## Problème à traiter
Pouvez-vous recopier à l'identique toutes les lignes de la liste ci-dessous, en laissant de côté les images ?

---------- Données de l'exercice

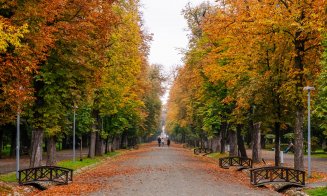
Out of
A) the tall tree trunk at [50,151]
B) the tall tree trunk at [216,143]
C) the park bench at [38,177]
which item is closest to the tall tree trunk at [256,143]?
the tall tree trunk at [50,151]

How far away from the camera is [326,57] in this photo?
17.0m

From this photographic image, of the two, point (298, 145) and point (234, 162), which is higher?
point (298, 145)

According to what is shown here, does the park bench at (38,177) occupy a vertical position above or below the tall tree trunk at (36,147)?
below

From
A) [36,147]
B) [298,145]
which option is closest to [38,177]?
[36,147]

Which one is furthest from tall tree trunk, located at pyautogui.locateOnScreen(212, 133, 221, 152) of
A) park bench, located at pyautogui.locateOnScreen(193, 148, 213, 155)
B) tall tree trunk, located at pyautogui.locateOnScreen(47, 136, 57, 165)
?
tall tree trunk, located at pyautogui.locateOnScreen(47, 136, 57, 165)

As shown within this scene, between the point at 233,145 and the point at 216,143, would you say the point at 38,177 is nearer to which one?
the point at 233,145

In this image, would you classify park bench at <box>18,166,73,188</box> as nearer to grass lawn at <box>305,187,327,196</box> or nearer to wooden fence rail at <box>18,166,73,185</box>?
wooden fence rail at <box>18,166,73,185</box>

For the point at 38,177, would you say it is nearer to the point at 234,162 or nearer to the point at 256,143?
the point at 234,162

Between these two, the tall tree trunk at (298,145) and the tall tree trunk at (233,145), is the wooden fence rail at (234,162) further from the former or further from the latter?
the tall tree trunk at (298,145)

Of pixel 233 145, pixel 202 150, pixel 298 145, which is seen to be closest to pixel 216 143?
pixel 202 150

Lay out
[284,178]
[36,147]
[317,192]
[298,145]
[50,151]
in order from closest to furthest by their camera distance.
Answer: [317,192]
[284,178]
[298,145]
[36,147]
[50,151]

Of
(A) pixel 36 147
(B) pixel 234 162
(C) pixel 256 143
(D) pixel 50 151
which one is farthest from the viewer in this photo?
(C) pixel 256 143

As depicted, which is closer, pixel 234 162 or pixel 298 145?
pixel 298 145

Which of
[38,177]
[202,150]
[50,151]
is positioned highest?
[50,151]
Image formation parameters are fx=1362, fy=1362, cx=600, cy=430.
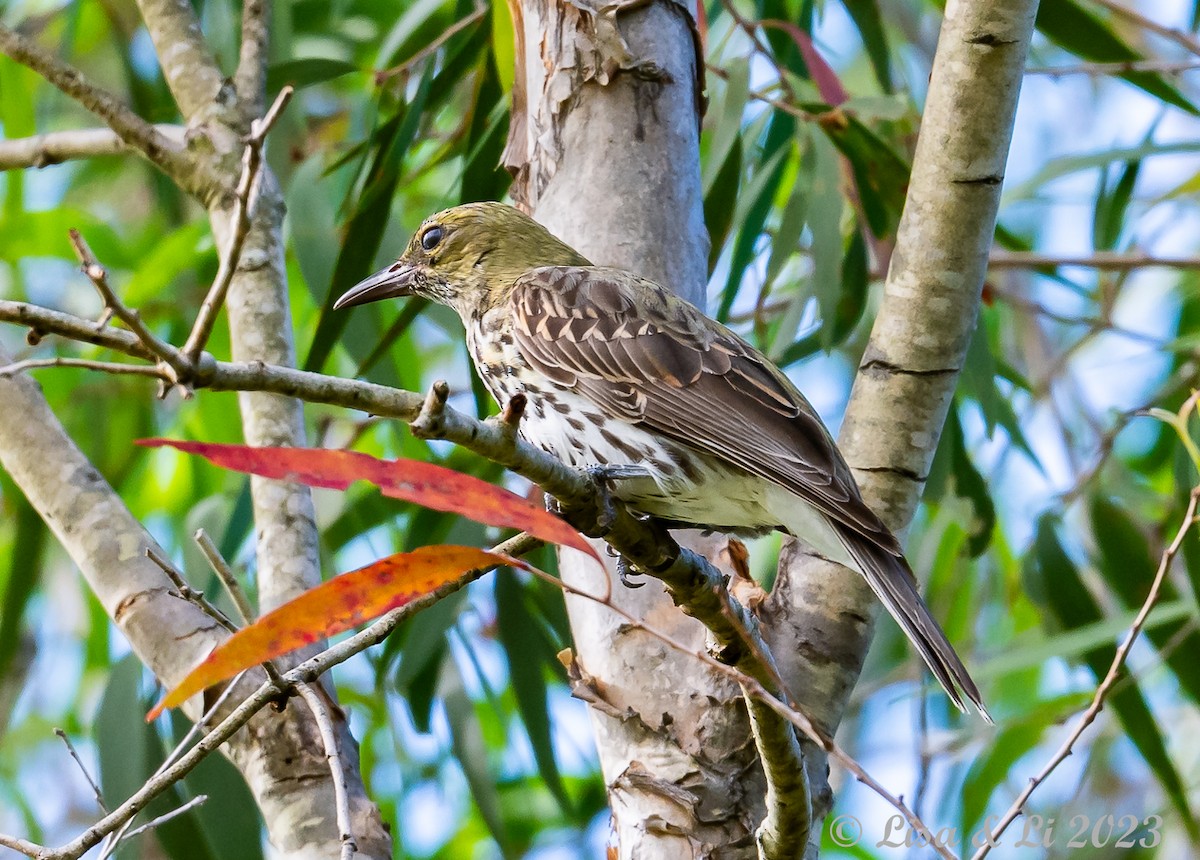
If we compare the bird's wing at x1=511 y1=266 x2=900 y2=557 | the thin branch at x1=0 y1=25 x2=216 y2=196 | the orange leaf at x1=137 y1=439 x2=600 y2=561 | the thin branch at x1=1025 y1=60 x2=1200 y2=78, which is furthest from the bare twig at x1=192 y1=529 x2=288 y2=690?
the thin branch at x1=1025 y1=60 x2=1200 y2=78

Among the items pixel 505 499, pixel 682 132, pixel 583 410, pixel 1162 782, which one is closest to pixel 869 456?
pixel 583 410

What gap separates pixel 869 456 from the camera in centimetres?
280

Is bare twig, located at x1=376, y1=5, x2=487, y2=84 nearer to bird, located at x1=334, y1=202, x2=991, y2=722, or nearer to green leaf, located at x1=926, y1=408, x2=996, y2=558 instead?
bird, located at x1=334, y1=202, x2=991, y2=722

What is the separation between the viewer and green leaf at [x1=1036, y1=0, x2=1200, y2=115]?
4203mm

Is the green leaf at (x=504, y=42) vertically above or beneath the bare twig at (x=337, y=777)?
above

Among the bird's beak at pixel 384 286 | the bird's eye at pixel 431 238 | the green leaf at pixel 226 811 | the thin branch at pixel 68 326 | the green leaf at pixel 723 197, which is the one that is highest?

--------------------

## Réponse
Out of
A) the tall tree trunk at [50,151]
B) the tall tree trunk at [216,143]
C) the park bench at [38,177]
which item is closest to the tall tree trunk at [256,143]?
the tall tree trunk at [50,151]

How far away from the camera is [326,57] in this photo?
17.0m

From this photographic image, of the two, point (298, 145) and point (234, 162), which is higher?
point (298, 145)

According to what is shown here, does the park bench at (38,177) occupy a vertical position above or below the tall tree trunk at (36,147)?
below

From
A) [36,147]
B) [298,145]
which option is closest to [38,177]?
[36,147]

Which one is furthest from tall tree trunk, located at pyautogui.locateOnScreen(212, 133, 221, 152) of
A) park bench, located at pyautogui.locateOnScreen(193, 148, 213, 155)
B) tall tree trunk, located at pyautogui.locateOnScreen(47, 136, 57, 165)
?
tall tree trunk, located at pyautogui.locateOnScreen(47, 136, 57, 165)

As shown within this scene, between the point at 233,145 and the point at 216,143, would you say the point at 38,177 is nearer to which one?
the point at 233,145

In this image, would you classify park bench at <box>18,166,73,188</box> as nearer to grass lawn at <box>305,187,327,196</box> or nearer to wooden fence rail at <box>18,166,73,185</box>?
wooden fence rail at <box>18,166,73,185</box>

For the point at 38,177, would you say it is nearer to the point at 234,162 or nearer to the point at 256,143?
the point at 234,162

Between these two, the tall tree trunk at (298,145) and the tall tree trunk at (233,145), is the wooden fence rail at (234,162) further from the former or further from the latter?
the tall tree trunk at (298,145)

Of pixel 233 145, pixel 202 150, pixel 298 145, which is seen to be closest to pixel 216 143?
pixel 202 150

Lay out
[284,178]
[36,147]
[317,192]
[298,145]
[50,151]
in order from closest to furthest by their camera distance.
Answer: [317,192]
[284,178]
[298,145]
[36,147]
[50,151]

Of
(A) pixel 36 147
(B) pixel 234 162
(C) pixel 256 143
(D) pixel 50 151
which one is farthest from the viewer in this photo?
(C) pixel 256 143

As depicted, which is closer, pixel 234 162 or pixel 298 145?
pixel 298 145

Which of
[38,177]
[202,150]
[50,151]
is positioned highest?
[50,151]
Image formation parameters are fx=1362, fy=1362, cx=600, cy=430.
If we compare the bird's wing at x1=511 y1=266 x2=900 y2=557 | the thin branch at x1=0 y1=25 x2=216 y2=196 | the orange leaf at x1=137 y1=439 x2=600 y2=561 | the thin branch at x1=1025 y1=60 x2=1200 y2=78, which is furthest from the bare twig at x1=192 y1=529 x2=288 y2=690?
the thin branch at x1=1025 y1=60 x2=1200 y2=78

Among the items pixel 505 499, pixel 682 132, pixel 583 410, pixel 1162 782, which one is closest to pixel 869 456?
pixel 583 410

What gap separates pixel 869 456 from the camera in centimetres?
280

Is bare twig, located at x1=376, y1=5, x2=487, y2=84 nearer to bird, located at x1=334, y1=202, x2=991, y2=722, or nearer to green leaf, located at x1=926, y1=408, x2=996, y2=558 instead?
bird, located at x1=334, y1=202, x2=991, y2=722

What is the separation between the viewer and green leaf at [x1=1036, y1=0, x2=1200, y2=115]?
4203mm

Is the green leaf at (x=504, y=42) vertically above or beneath the bare twig at (x=337, y=777)?
above

Among the bird's beak at pixel 384 286 | the bird's eye at pixel 431 238 | the green leaf at pixel 226 811 | the thin branch at pixel 68 326 | the green leaf at pixel 723 197, which is the one that is highest?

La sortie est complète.